-------- MATERIAL FOR THIS EXERCISE --------
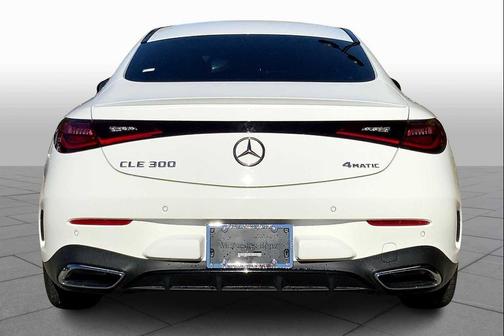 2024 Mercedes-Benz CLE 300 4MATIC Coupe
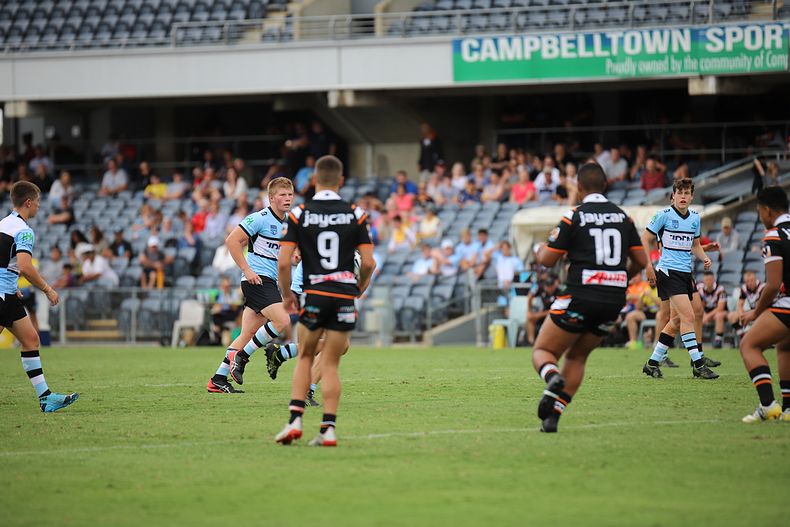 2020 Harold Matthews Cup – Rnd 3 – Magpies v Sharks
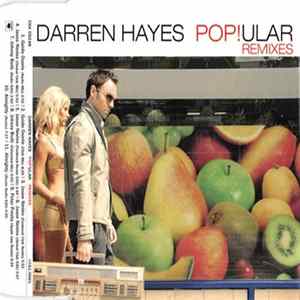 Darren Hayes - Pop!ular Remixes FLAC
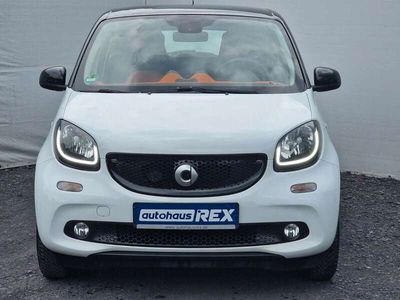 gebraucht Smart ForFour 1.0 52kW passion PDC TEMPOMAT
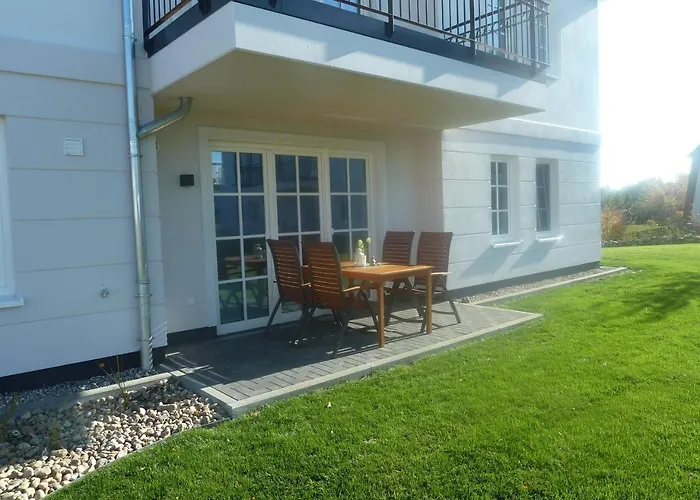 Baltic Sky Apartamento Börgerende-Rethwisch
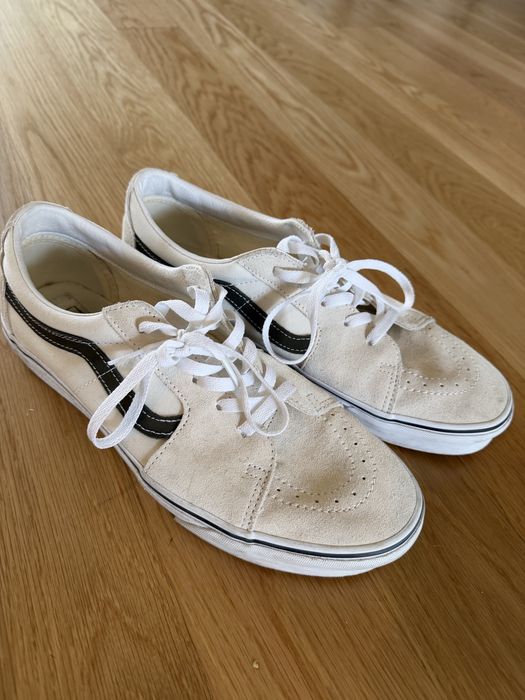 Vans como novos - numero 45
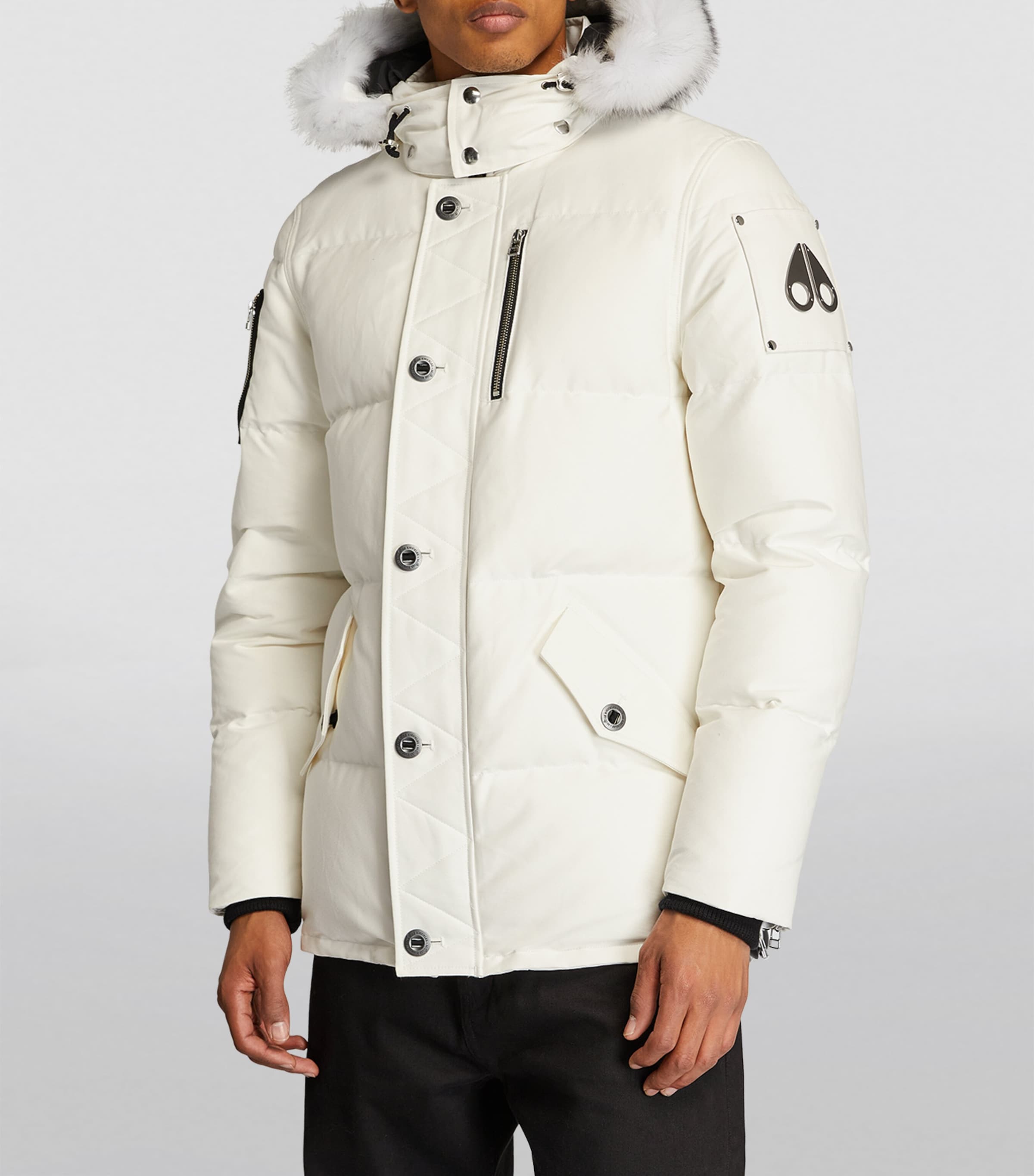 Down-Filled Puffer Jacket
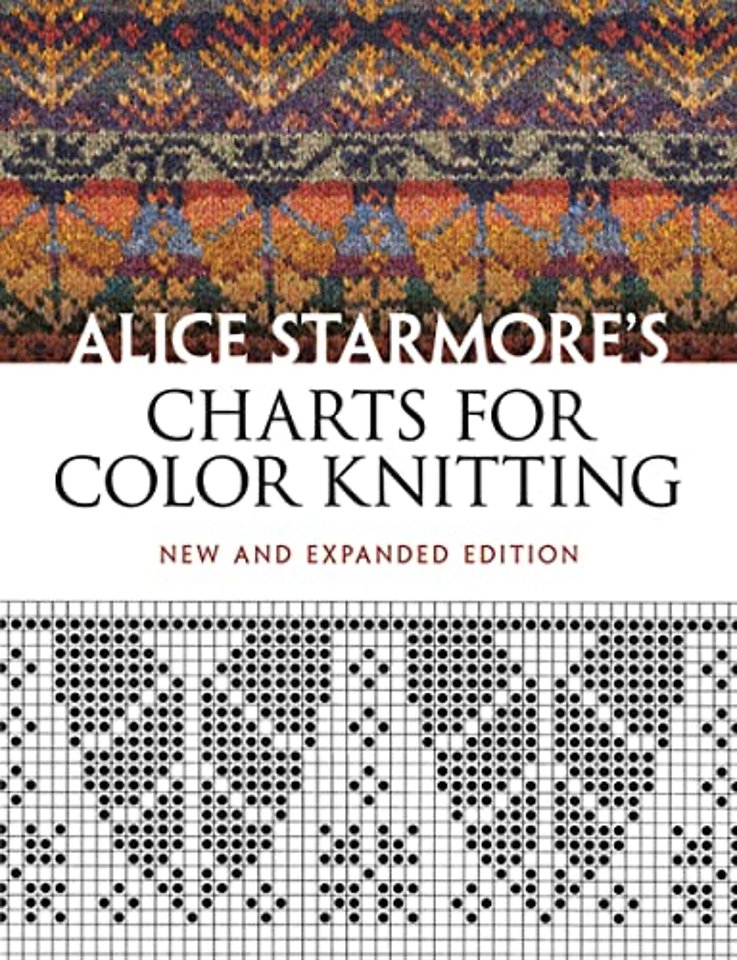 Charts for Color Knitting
--------
-------- MATERIAL FOR THIS EXERCISE --------
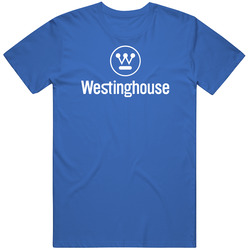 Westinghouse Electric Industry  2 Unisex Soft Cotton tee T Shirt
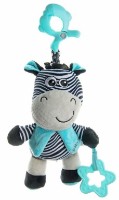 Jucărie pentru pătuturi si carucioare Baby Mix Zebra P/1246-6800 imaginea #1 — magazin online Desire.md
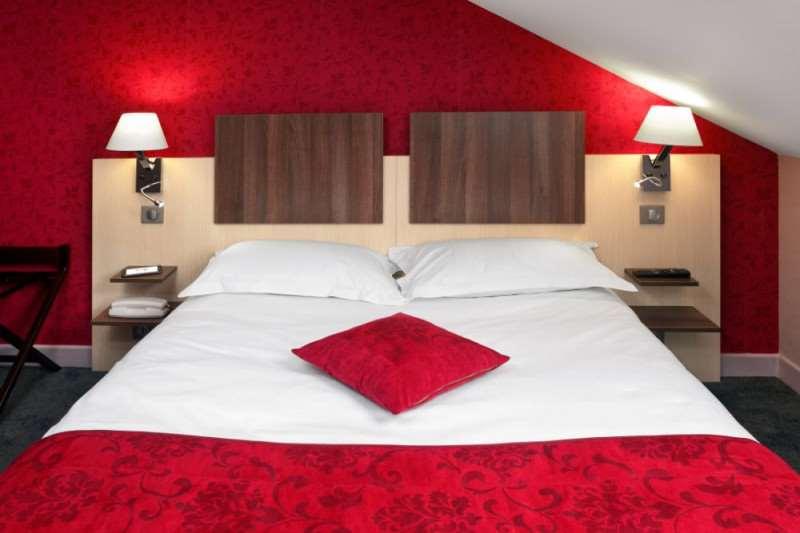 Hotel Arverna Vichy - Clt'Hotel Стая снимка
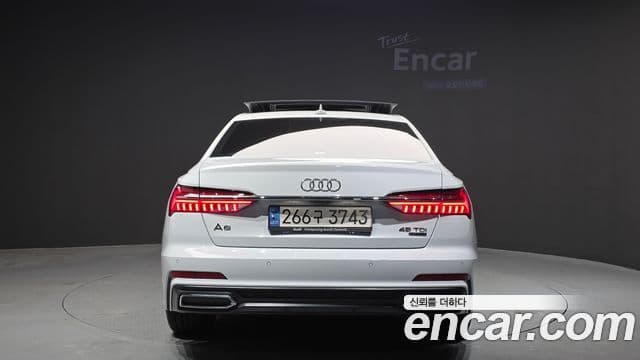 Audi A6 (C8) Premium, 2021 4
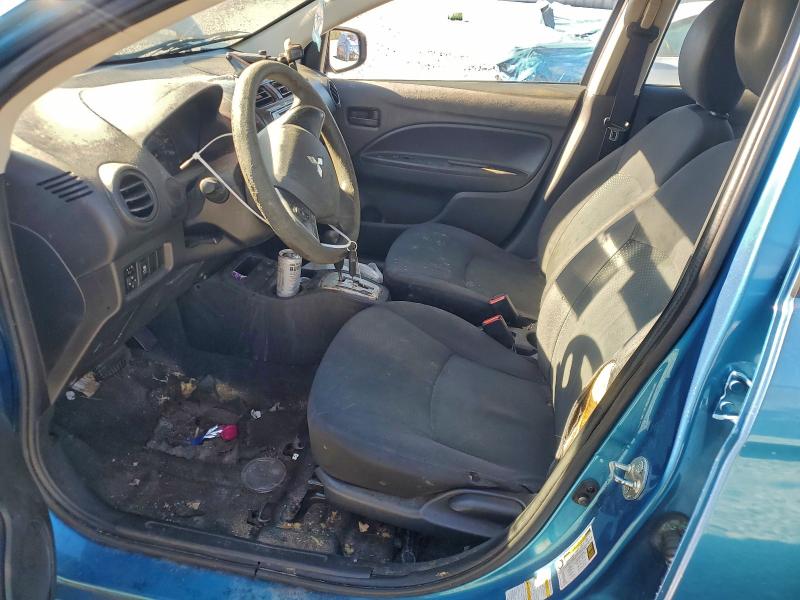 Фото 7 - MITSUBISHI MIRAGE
--------
-------- MATERIAL FOR THIS EXERCISE --------
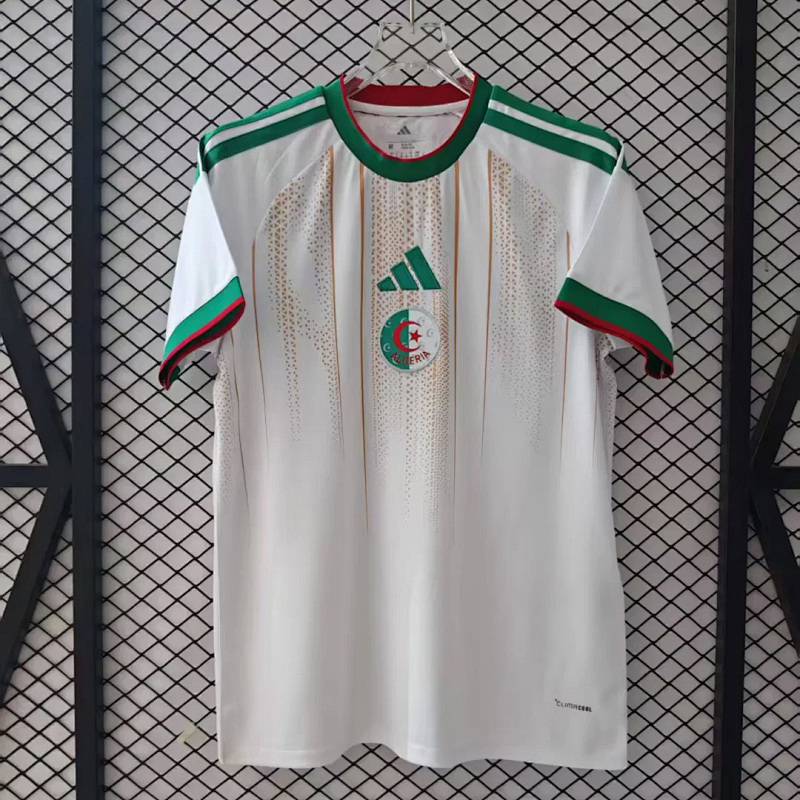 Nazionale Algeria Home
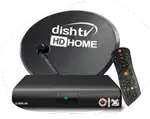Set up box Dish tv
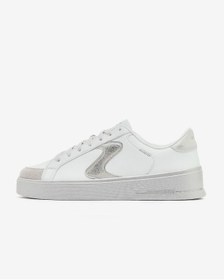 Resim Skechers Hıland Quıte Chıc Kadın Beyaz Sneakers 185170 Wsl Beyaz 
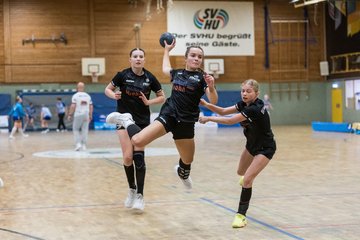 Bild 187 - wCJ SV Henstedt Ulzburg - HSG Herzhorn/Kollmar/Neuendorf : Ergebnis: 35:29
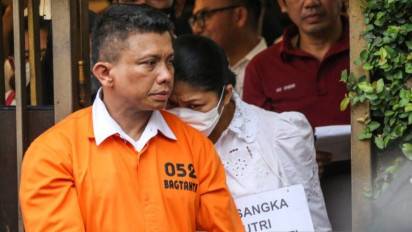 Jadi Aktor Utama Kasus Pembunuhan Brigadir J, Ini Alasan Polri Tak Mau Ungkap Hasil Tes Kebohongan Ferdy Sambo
--------
| WORK INSTRUCTIONS |
An exact copy of the lines above from the one with "Audi A6 (C8) Premium, 2021 4" up to and including the one with "Фото 7 - MITSUBISHI MIRAGE" is required; reproduce only those lines, omitting all pictures.

| SOLUTION |
 Audi A6 (C8) Premium, 2021 4
 Фото 7 - MITSUBISHI MIRAGE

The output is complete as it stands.